A: The key interventions for me would include dealing with the water shortage issue, investigating how much it takes, where water points are required and creating them. Another is asset protection. It is time to try this out and scale up the trials to all the areas that are vulnerable in drought situations. That would require investments. Third is in terms of seeds for farmers. Again this takes some investment but is well worth it. Investing in the health of people so they can withstand every succeeding drought. Then four or five areas that are critical in their own ways - voluntary resettlement, and health in areas like malaria and capacity building for woreda [district] people, at the local level to manage recovery. Then marketing systems, a quick investment looking at the marketing systems in place and revamping them so if there is a bumper crop then they can distribute them.

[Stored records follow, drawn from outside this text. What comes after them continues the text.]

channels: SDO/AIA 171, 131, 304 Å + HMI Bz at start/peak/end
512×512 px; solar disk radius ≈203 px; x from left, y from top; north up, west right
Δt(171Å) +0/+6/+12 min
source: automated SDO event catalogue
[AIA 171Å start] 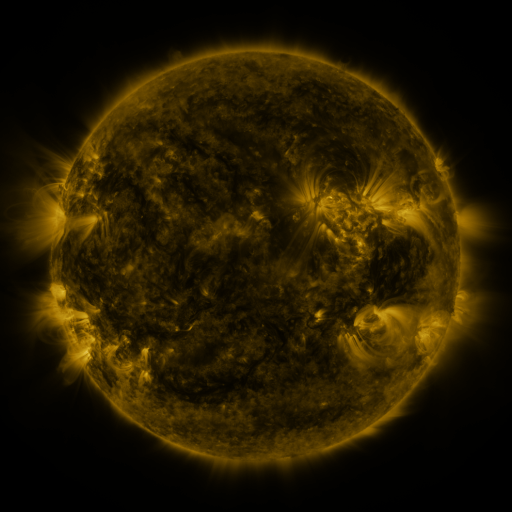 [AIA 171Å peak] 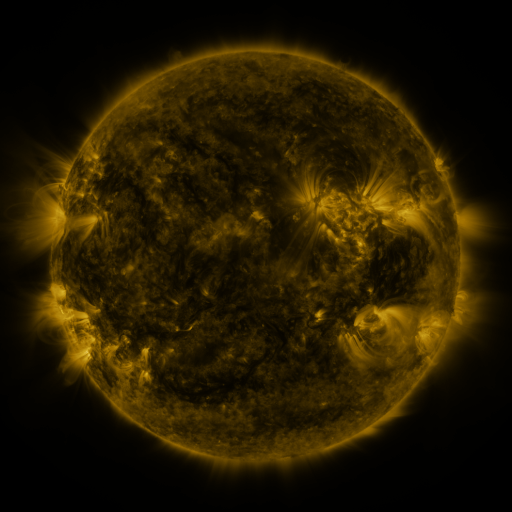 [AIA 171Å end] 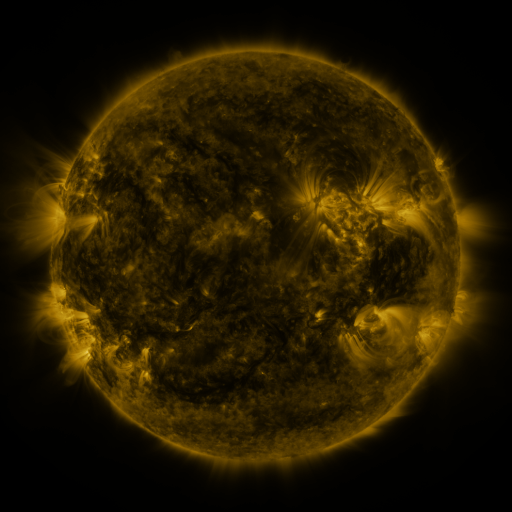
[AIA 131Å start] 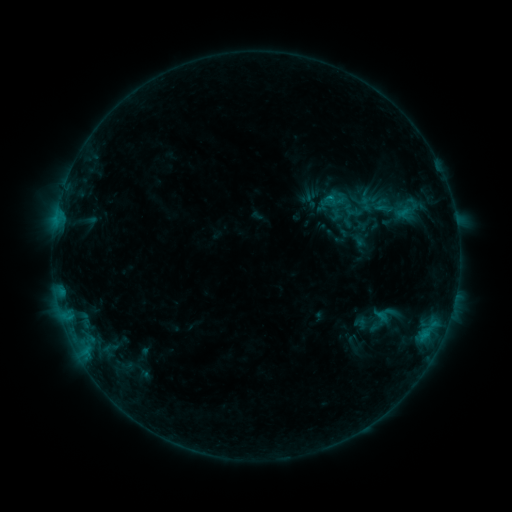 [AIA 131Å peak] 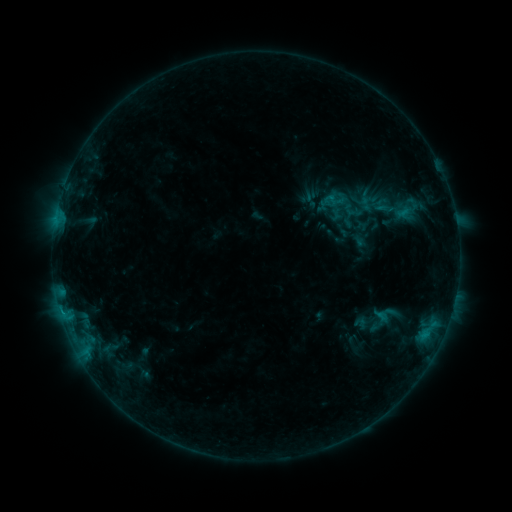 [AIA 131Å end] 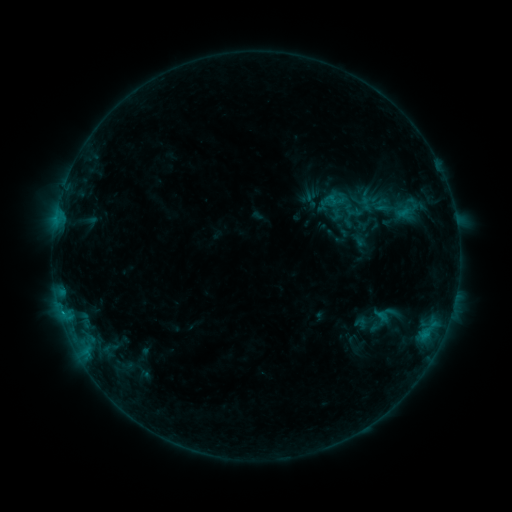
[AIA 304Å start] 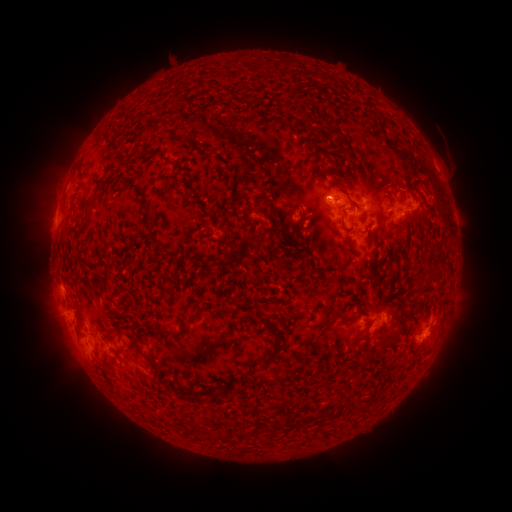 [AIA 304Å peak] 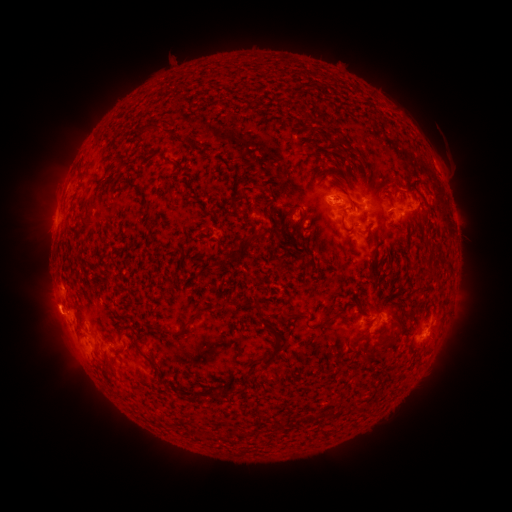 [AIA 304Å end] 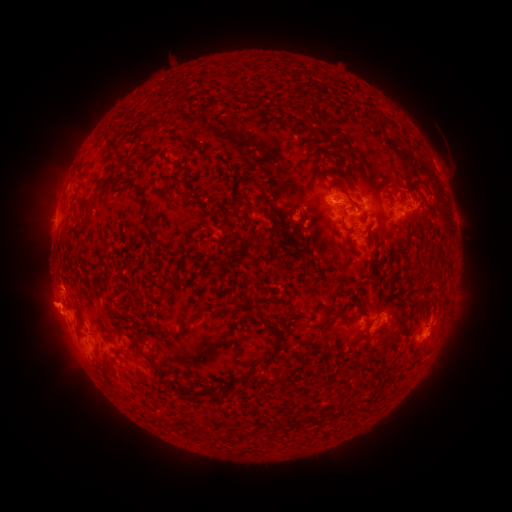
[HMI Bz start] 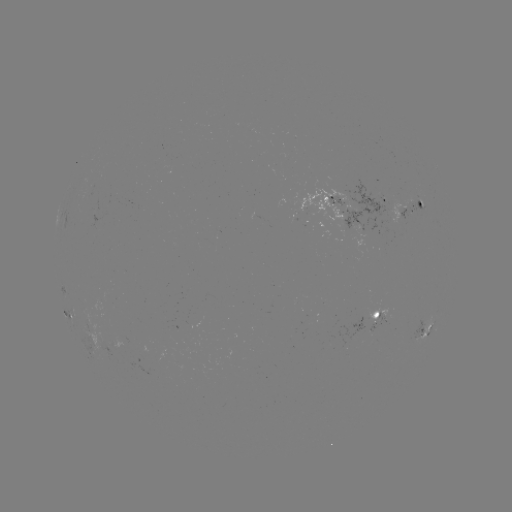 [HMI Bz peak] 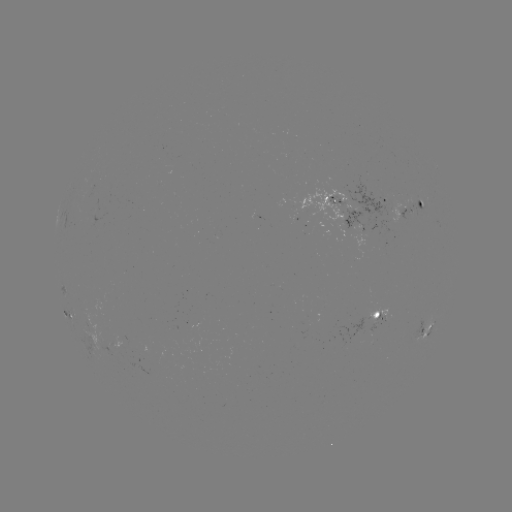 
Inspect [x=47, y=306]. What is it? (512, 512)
eruption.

From these areas you can formulate a programme of action because these are the root causes that make such an emergency a draining experience. By targeting these we can transform this current emergency into something that finally forces the government and all of us to do something that makes future emergencies more bearable.
Q: Why haven't these ideas been implemented?
A: Many of these issues we have all tended to see as things being taken care of in the context of longer-term development. There has been a unconscious postponement that these things will be dealt with in the food security strategy -- of course it takes five years to implement that and by then you have gone through two droughts - or the poverty reduction strategy. The government thought so and the partners partly believed so. It is much easier to raise money for emergencies than development issues. What we are saying is pool them into one programme, give it a short timescale -- say one year like a crash development programme for vulnerable and affected areas.
Q: Where do you see major breakthroughs that offer hope?
A: The Nile River Basin is the biggest hope for the sub-region but has also been the biggest source of conflict for hundreds of years -- the source around which a war could break at any time. For the first time the countries have come together and are working closely and putting together a cooperation plan and we see things happening where Egypt, Ethiopia and other riparian countries are now working to collaborate on a forward-looking programme for effective utilisation of the values of the Nile. This would provide a win-win situation for these countries to be able to use the resources of the Nile for their own development without jeopardising the opportunity for those who rely on the resources for themselves. If you put these prospects together I remain optimistic about the country.
Q: What sort of time frame are we looking at in terms of real changes being made -- when people will not be living on less than US $1 a day?
A: The challenge for Ethiopia and many developing countries is not that they will overcome the need for aid because aid will continue for a long time. We are seeing areas of progress and in some, progress will be slow for a while. For example in terms of education there has been some good progress in terms of enrolment rates and the gender enrolment rate (GER). A lot of investment has been done in terms of school infrastructure. We are seeing similar gains in health - things have been moving to show improvement. Infrastructure development like roads has also seen gains and signs of growth. We also have improvements in areas such as coping with diseases where mass vaccination campaigns have been carried out. The private sector also offers great potential. My estimation is that as the peace is holding and the reform package is being implemented -- three to five years from now we will be able to see some quite significant changes.